#### Data excerpt

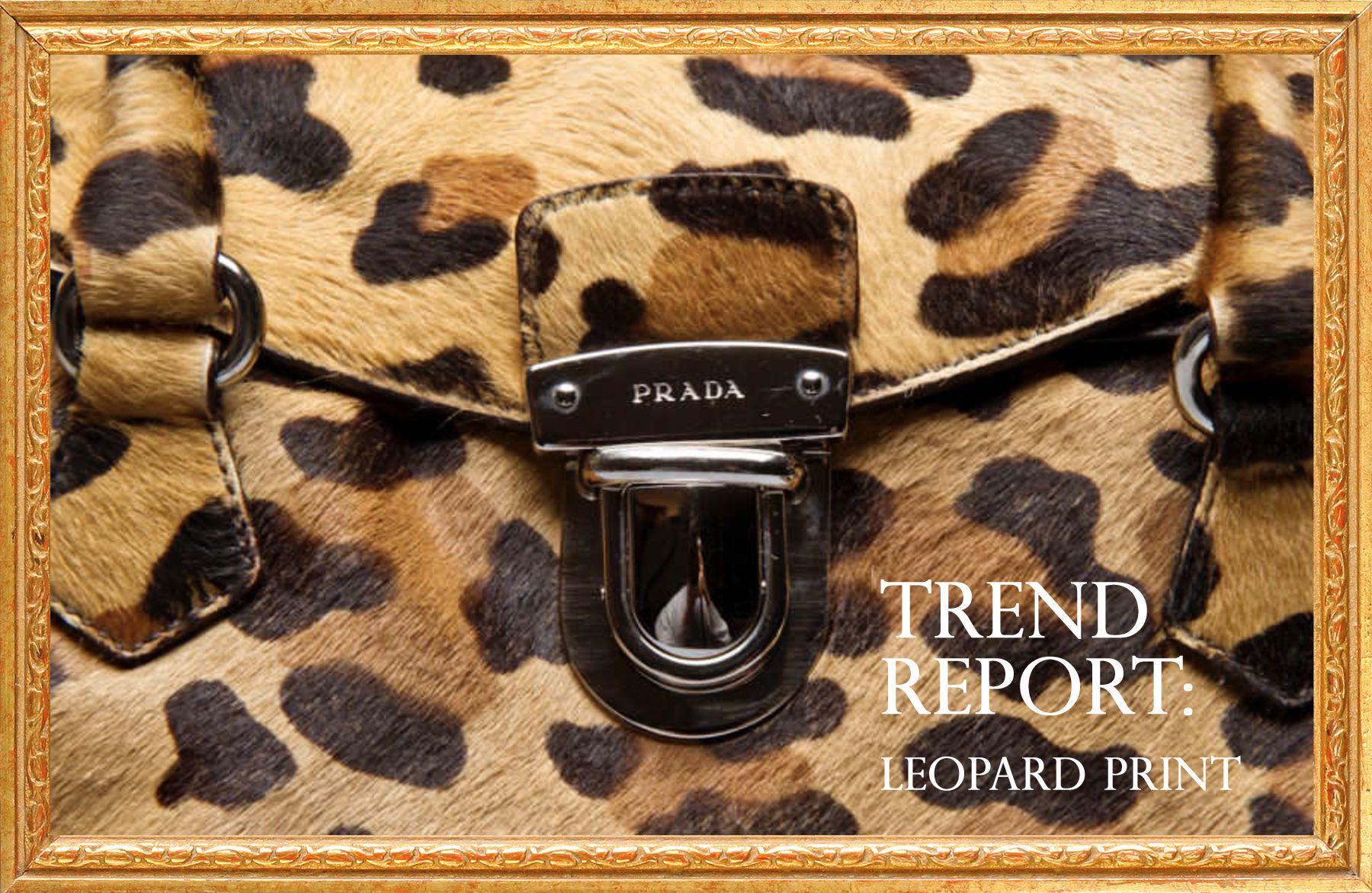 leopard print.jpg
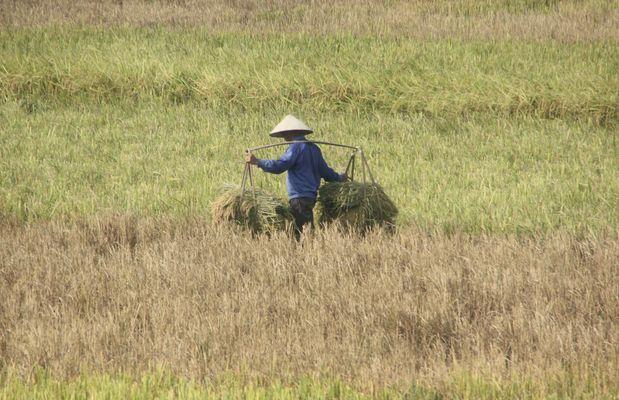 ein Reisbauer bei der Arbeit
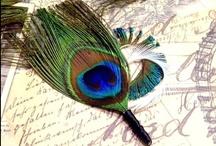 Peacock Theme / by Jen Putnam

########

Write out the whole listing again, exactly, with no pictures.

 leopard print.jpg
 ein Reisbauer bei der Arbeit
 Peacock Theme / by Jen Putnam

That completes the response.